Volume 29, Number 16 · October 21, 1982

Sacred Space

By Frank Kermode
The New Oxford Book of Christian Verse
chosen and edited by Donald Davie

Oxford University Press, 320 pp., $24.95

The Poems of William Cowper
edited by John D. Baird, edited by Charles Ryskamp

Oxford University Press, Volume I: 1748-1782, 597 pp., $74.00

The Letters and Prose Writings of William Cowper
edited by James King, edited by Charles Ryskamp

Oxford University Press, Volume II: 1782-1786, 652 pp., $98.00

The editor of an anthology of Christian verse has, at the outset, to decide what the book is for. Pious browsing? Testimony to the predominance of Christianity in our culture, whether religious or secular? Evidence that adherence to Christian doctrine is compatible with the production of poetry that still seems good? An anthology of religious poetry would, you might suppose, be quite a different matter.

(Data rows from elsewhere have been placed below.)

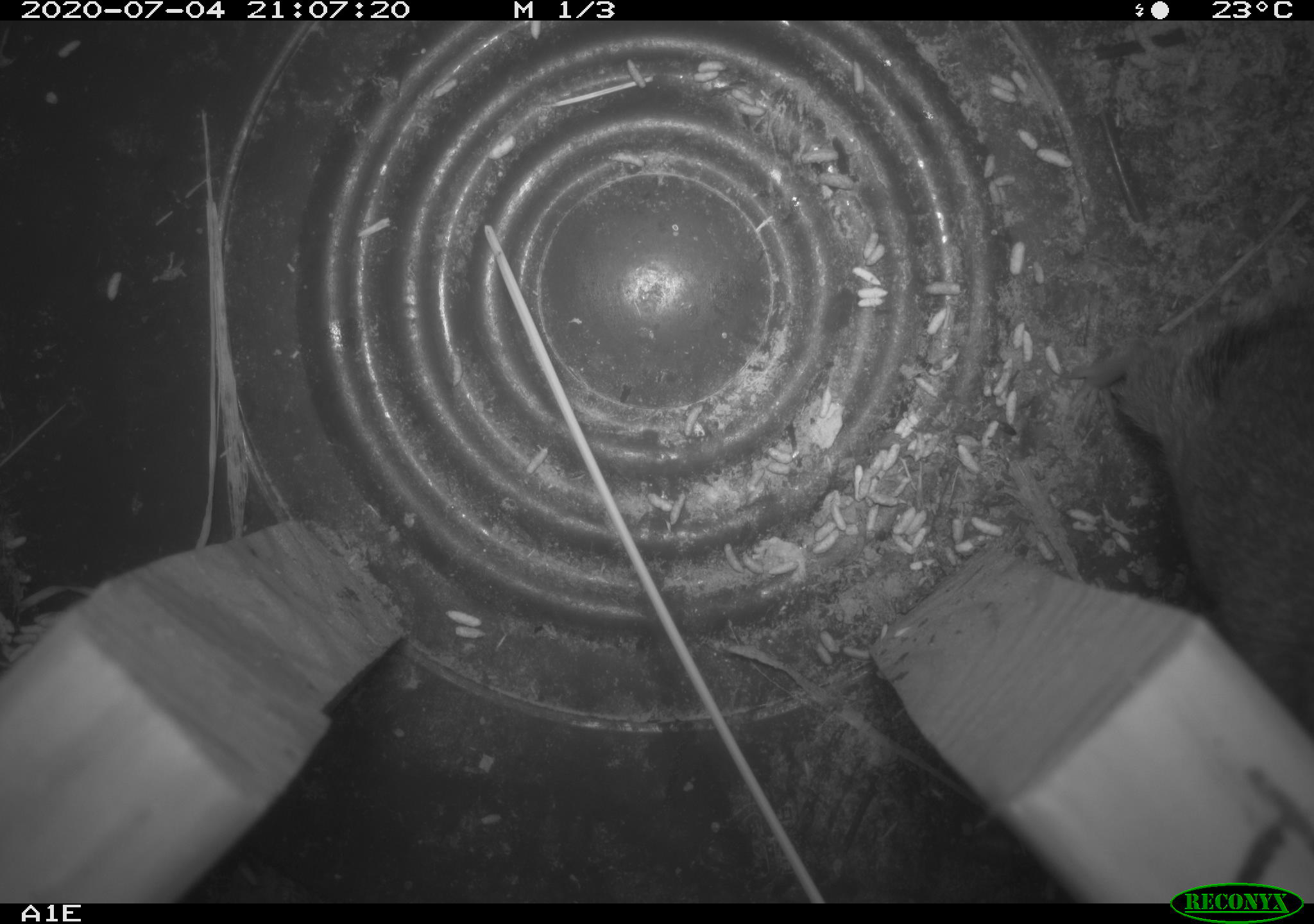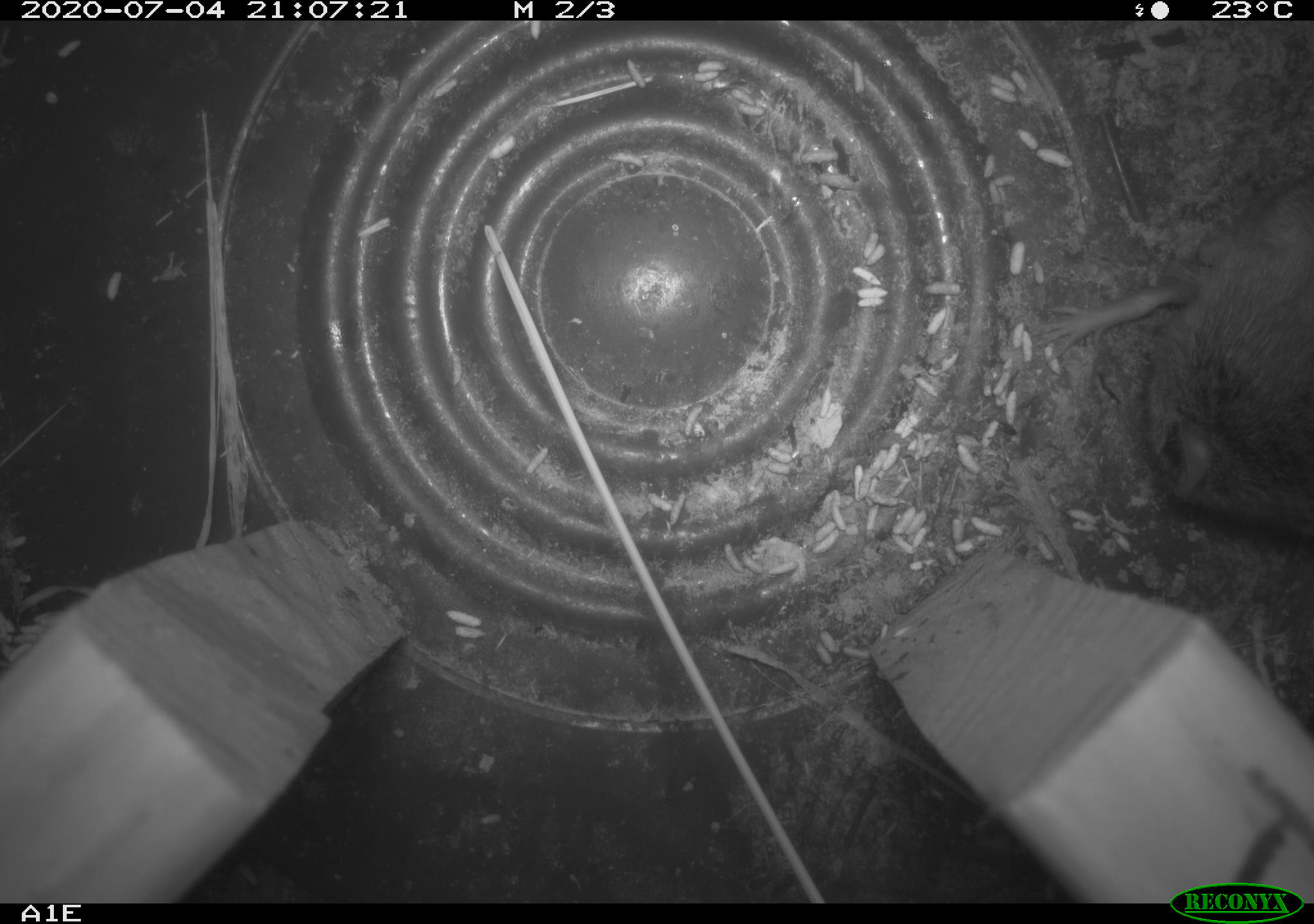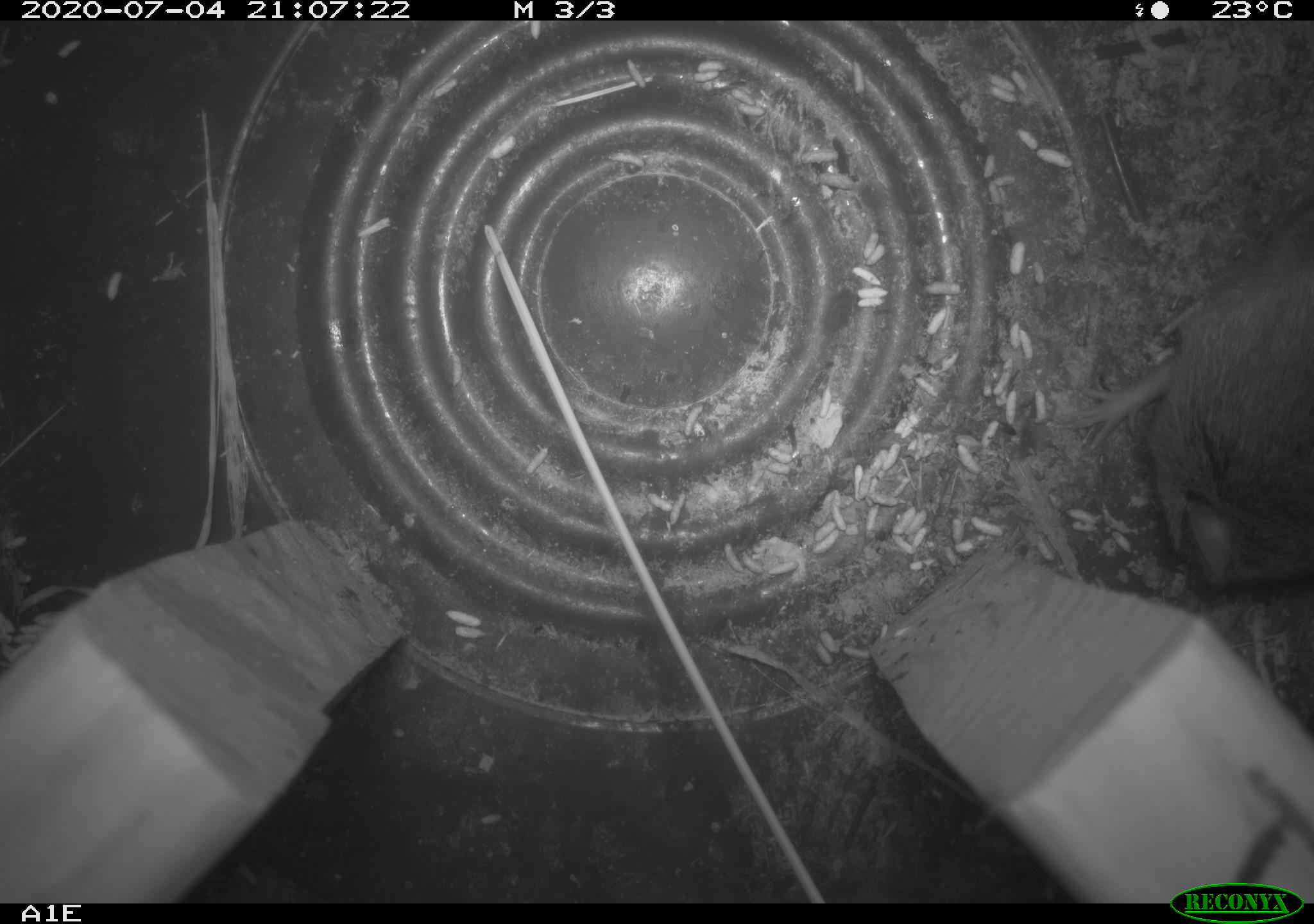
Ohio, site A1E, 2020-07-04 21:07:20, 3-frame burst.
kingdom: Animalia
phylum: Chordata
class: Mammalia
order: Rodentia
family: Cricetidae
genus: Microtus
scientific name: Microtus pennsylvanicus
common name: meadow vole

Yet Helen Gardner's Faber Book of Religious Verse contains nothing that is manifestly outside the Christian tradition, unless one defines that tradition very rigorously. She includes Shelley, Hardy, Housman, and Yeats, but no Jewish poetry, to stray no further from the middle of the road than that. Dame Helen professes to distinguish between Christian and religious, but only to let in a few errant masters like those named above.